Jer. 5:21 "Hear now this, O foolish people, and without understanding; which have eyes, and see not; which have ears, and hear not."
Read: (
http://stats.org/in_depth/faq/causation_correlation.htm) What is the difference between causation and correlation?. Just read the 1st paragraph:
Quote:
One of the most common errors we find in the press is the confusion between correlation and causation in scientific and health-related studies. In theory, these are easy to distinguish — an action or occurrence can cause another (such as smoking causes lung cancer), or it can correlate with another (such as smoking is correlated with alcoholism).
If one action causes another, then they are most certainly correlated. But just because two things occur together does not mean that one caused the other, even if it seems to make sense.
Bluntly,
correlation refers to any of a broad class of statistical relationships involving dependence.
(http://en.wikipedia.org/wiki/Causality) Causation is just one of those statistical relations in that class. In particular it is the correlation relationship where the relationship is between a set of factors (causes) and a phenomenon (the effect), where the effect is understood to be a consequence of the causes. All causation relationships are correlations, but not all correlations are causation. (
http://en.wikipedia.org/wiki/Correlation_does_not_imply_causation) Correlation does not imply causation. But causation
does imply correlation. So lack of correlation means there cannot be causation.
Think. Understand.
jay pettitt on 7/9/2012 at 20:16
You're arguing over semantics.
The point of statistics is to illuminate useful information in data.

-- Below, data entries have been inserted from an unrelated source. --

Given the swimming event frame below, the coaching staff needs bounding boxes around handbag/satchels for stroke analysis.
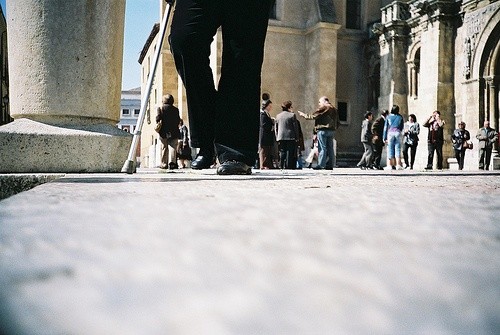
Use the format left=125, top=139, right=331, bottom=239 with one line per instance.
left=463, top=140, right=473, bottom=149
left=155, top=120, right=162, bottom=133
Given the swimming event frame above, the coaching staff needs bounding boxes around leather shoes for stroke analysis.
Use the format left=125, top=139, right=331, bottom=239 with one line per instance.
left=217, top=159, right=252, bottom=175
left=190, top=155, right=214, bottom=169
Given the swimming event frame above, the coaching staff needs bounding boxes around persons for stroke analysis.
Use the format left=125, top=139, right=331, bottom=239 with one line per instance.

If you're interested in, say, what might happen to homicide rates if the US introduced stronger gun controls then the lack of correlation in the global UN data may not actually be very informative. Or it might be. We don't know. There's more work to be done before you can say something interesting.

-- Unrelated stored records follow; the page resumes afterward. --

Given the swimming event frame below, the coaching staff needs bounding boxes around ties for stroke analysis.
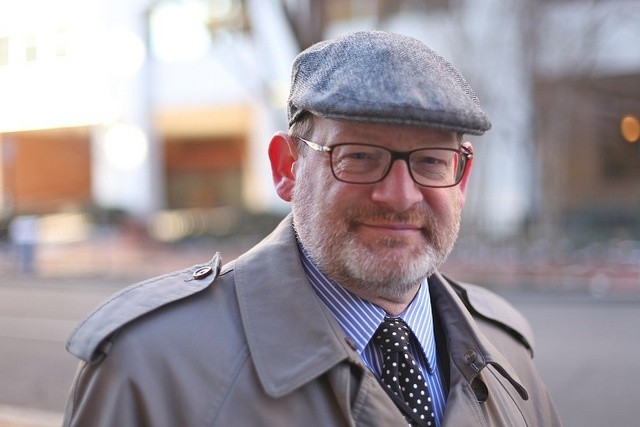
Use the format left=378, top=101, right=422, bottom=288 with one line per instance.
left=372, top=317, right=439, bottom=427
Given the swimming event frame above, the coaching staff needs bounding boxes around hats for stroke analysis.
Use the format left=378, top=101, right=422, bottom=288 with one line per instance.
left=286, top=30, right=494, bottom=139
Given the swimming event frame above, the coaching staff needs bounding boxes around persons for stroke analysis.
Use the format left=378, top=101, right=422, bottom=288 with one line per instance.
left=61, top=30, right=562, bottom=427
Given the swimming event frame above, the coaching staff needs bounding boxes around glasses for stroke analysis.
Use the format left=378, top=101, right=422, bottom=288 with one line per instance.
left=289, top=134, right=474, bottom=189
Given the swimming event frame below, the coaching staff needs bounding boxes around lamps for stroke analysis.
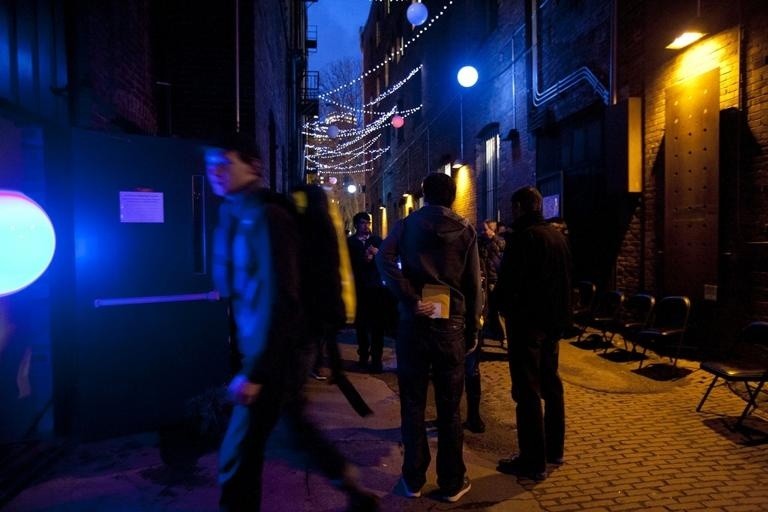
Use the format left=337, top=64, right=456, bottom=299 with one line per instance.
left=391, top=108, right=404, bottom=128
left=403, top=191, right=411, bottom=197
left=327, top=122, right=339, bottom=139
left=452, top=159, right=464, bottom=169
left=406, top=0, right=428, bottom=26
left=656, top=0, right=710, bottom=50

LarryG on 7/9/2012 at 20:29
This discussion about cause and effect is in response to
Quote Posted by Jason Moyer
In areas where the rate of legal firearm possession is highest, people don't fucking shoot each other. This is, in a nutshell, why 99% of gun control arguments are complete bullshit.
The statistics do not bear that out. What they do demonstrate is that the rate of firearm possession is independent from whether people "fucking shoot each other." In looking for the causative factors for people shooting each other, you need to look elsewhere. That's the point.
jay pettitt on 7/9/2012 at 20:40
Yes and no.
This isn't physics or engineering. We all know/accept (except for Jason) that it's probably going to be complicated and there's going to be more than one thing happening at a time.
Your take of the UN data failed to suggest any correlation between ownership and shooting people dead. But Chimpy's re-analysis suggested that, actually, there might be.
So the job now is to try and better understand why your analysis and Chimpy's give us different answers, and whether that might be instructive.